Monday, November 9, 2009

Syria is a hell for Kurds


09-11-2009

By Basam Mustafa

Damascus – As a result of the drought and the 40 years of pressure under the Syrian Baath regime, the Kurdish Al Jazeera region is facing massive immigration. 80% of the population is dependent on agriculture and the Syrian government banned Kurds without an identity from working.

Because of these factors, some describe the Kurdish region of Syria as a hell on earth. Most families are forced to leave and go to the large cities of Syria, but there they face violence and often cannot find a job. Due to the lack of housing, most of them live in tenths. The number of suicides have increased among the Kurds in Syria.

In the last years, because of the poverty rate and drought, more than 160 Kurdish villages in Hasaka became completely deserted. Most of the people went to Damascus, Aleppo en other Syrian cities.
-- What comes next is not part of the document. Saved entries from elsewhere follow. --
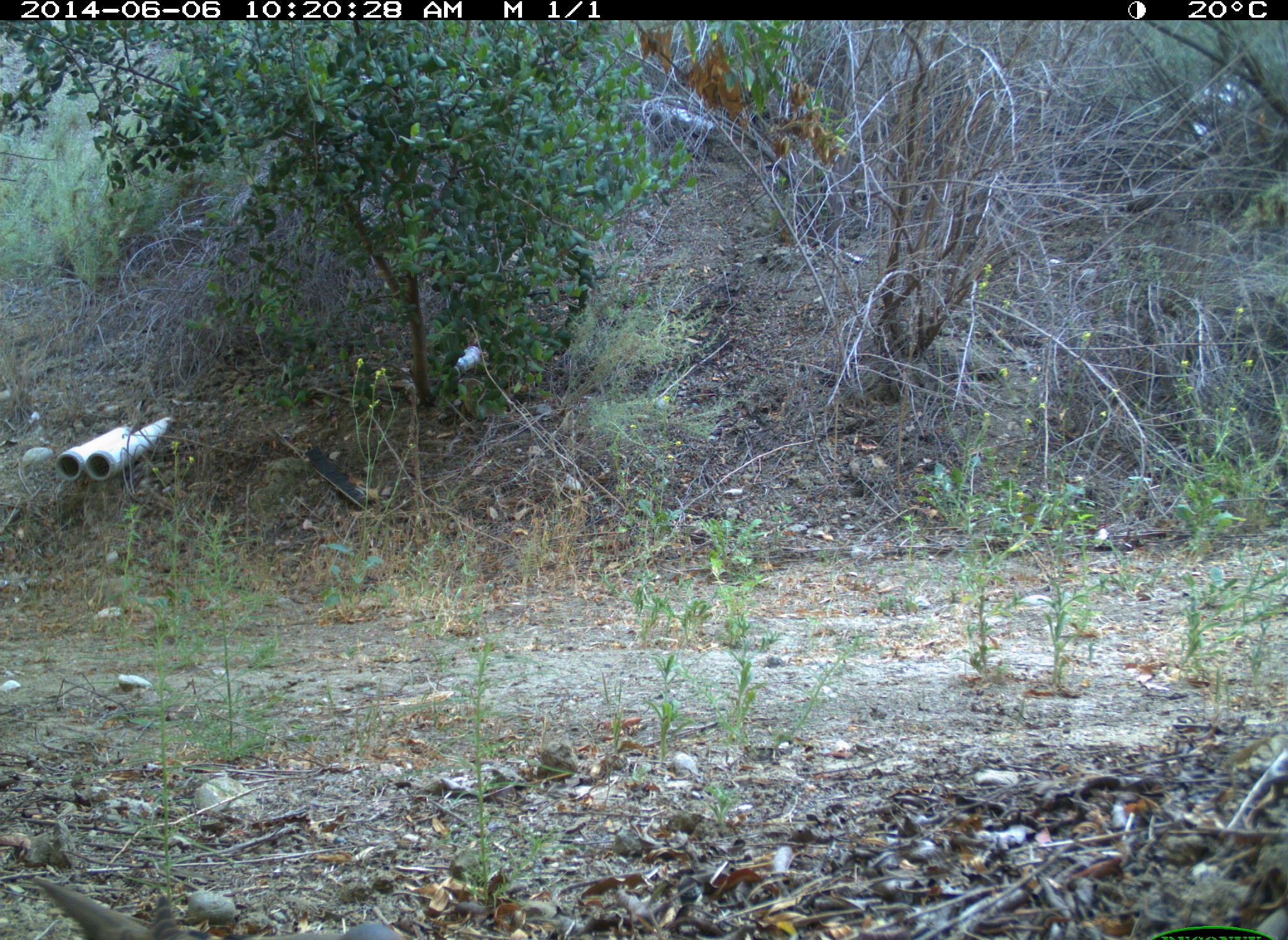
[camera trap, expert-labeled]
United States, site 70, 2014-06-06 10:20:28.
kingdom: Animalia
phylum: Chordata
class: Aves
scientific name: Aves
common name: bird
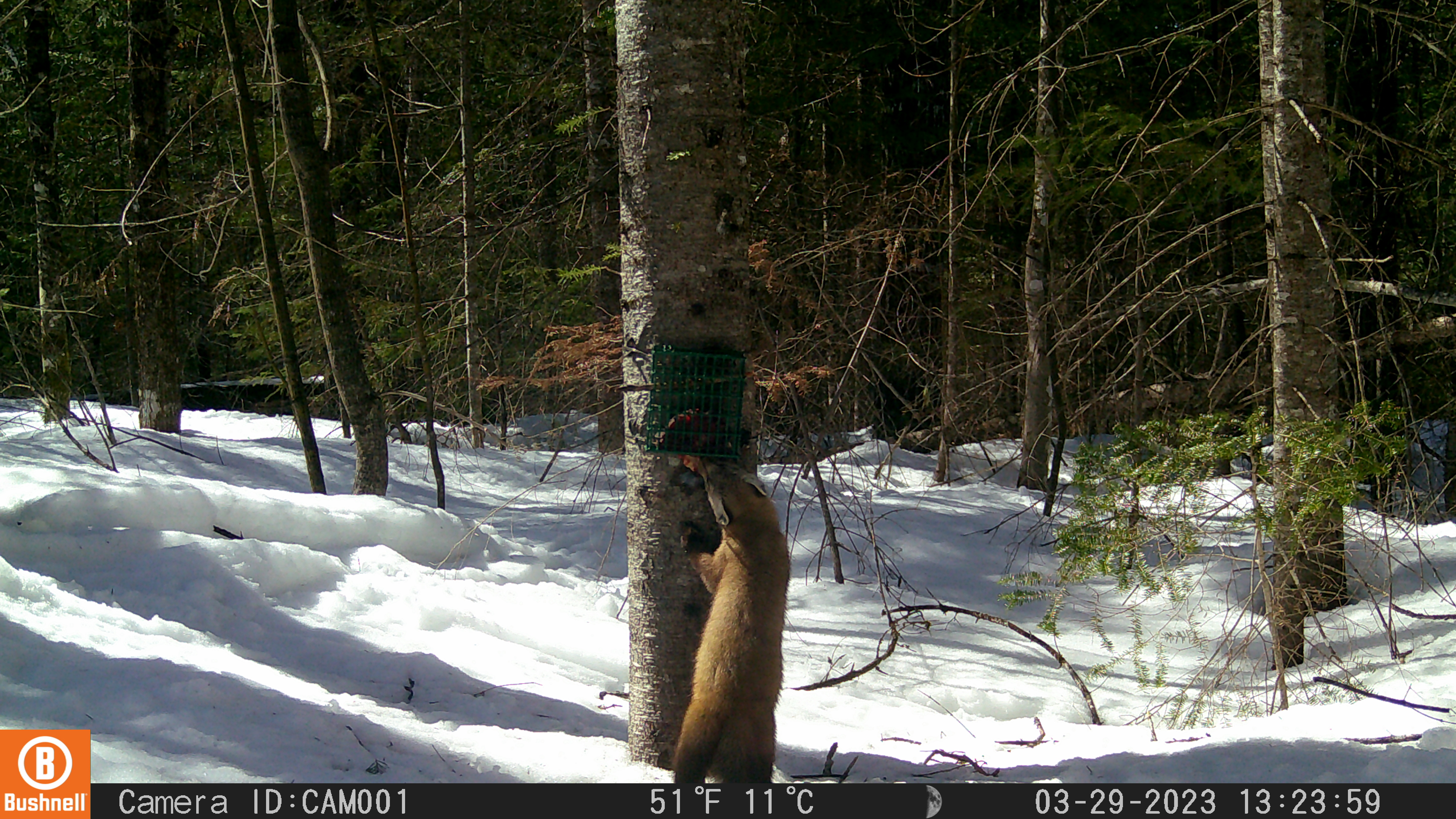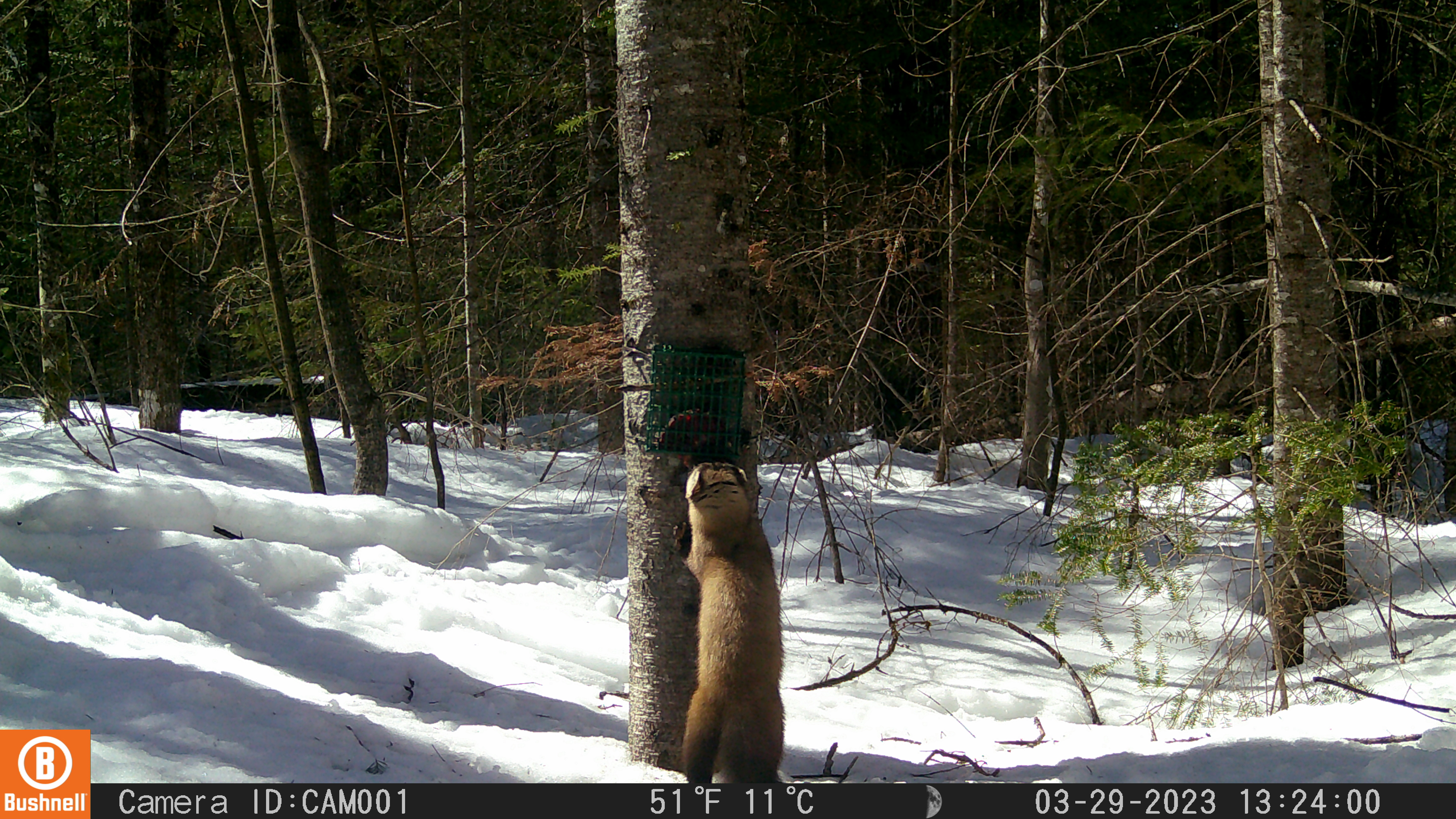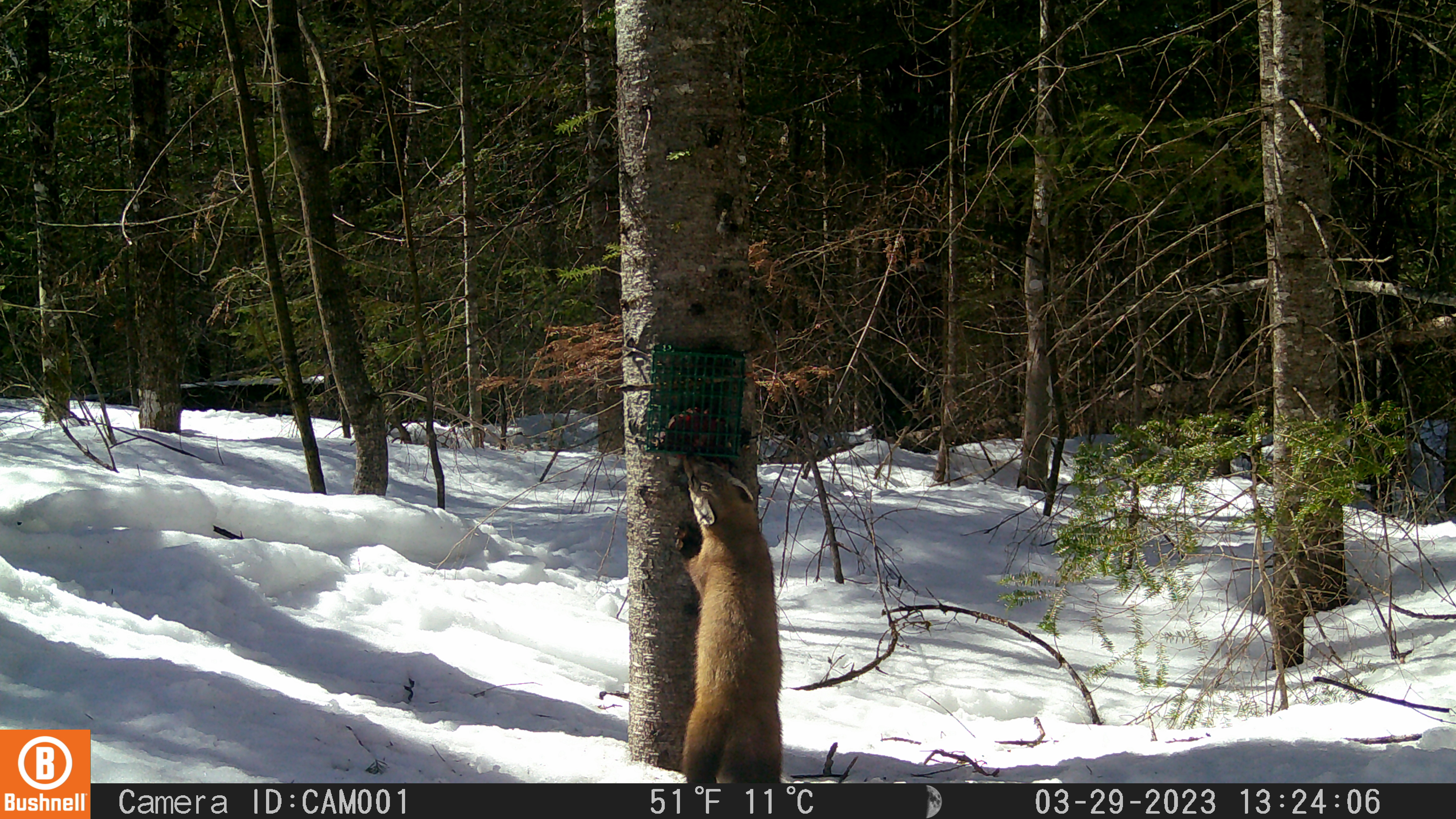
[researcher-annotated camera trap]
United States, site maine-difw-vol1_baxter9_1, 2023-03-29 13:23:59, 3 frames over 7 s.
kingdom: Animalia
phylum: Chordata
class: Mammalia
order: Carnivora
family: Mustelidae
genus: Martes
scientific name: Martes americana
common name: american marten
Kurdish politician Mahmud Muhammad of the Democratic Union Party (PYD) says that the government stripped 20% of the Kurdish population of their Syrian citizienship, following a census in 1962. But he added that the new law 49 on 10 September 2008 also paralyzed the economic life in Kurdish regions. “The Al Jazeera region is going to be emptied from its population step by step, but we don’t know exactly how much families left the region.”
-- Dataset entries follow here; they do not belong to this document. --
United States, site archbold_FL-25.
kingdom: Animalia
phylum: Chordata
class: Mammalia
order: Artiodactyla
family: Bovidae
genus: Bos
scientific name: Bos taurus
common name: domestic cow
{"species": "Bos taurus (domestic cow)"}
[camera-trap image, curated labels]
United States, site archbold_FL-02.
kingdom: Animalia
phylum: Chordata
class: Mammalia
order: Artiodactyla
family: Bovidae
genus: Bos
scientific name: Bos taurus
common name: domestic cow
Most people that left Hasake province, live now in tents around Damascus. Approximately 100.000 Kurds live in ghetto’s and are obliged to let their children work in gardens. The Syrian Kurds are also without electricity. In these camps Kurdish women are sometimes molested by owners of farms where they work. Sometimes they also start to work as prostitutes.

According to reports, of the 3 million Kurds of Syria, more than 1 million live in Damascus and its vicinity now (Photo: Rudaw).